Usage: "With her new campaign for Givenchy and those killer lips she is well on her way to Queen-Bitch status IMHO."
Man Repeller: n. A fashion look that is sure to scare away prospective mates.
Etymology: Coined late last decade and popularized by one of our favorite bloggers, The Man Repeller, this term refers to all those kooky, fashion-forward, or daring things you might love wearing but he would rather see thrown in the incinerator along with your OshKosk overalls, cork-heeled clogs, and, yes, nerdy glasses. No fair.
Usage: "Sure, those super-woolly chaps you picked up at Project No. 8 are totally awesome… man repeller status!"
T-Shirt Time: n. The last step done at the eleventh hour to perfect your presentational for the night ahead.

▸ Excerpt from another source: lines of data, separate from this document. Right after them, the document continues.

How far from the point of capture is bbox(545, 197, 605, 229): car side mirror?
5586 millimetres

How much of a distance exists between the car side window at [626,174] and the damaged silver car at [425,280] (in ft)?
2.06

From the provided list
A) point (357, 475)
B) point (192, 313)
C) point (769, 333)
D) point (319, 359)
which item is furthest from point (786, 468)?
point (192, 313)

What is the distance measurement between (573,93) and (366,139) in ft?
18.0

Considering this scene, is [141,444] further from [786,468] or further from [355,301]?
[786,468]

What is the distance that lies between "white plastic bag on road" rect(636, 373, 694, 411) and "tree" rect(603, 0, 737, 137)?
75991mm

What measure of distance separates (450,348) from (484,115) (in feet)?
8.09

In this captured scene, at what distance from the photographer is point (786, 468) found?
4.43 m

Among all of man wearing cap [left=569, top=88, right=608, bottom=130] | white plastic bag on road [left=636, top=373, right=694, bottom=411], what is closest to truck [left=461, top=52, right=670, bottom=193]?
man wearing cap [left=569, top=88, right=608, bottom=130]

Etymology: After consulting the Oxford English Dictionary, we're going to side with the common wisdom in this matter and admit that—yes—this one was probably created by Mike "The Situation" Sorrentino to describe that moment where one takes off the day's dirty wifebeater (or say the dowdy outfit, stockings, earrings, or shoes you wore to the office) and switches them for the Ed Hardy t-shirt (or say awesome cocktail dress, tights, jewelry, or killer heels) in which you will rage the night away.
Usage: "Well, why don't you just bring that cute one-shoulder thing you were gonna wear to the party over to my place, then we can pre-game until T-shirt Time without having to worry about spilling cranberry-vodka on our outfits?"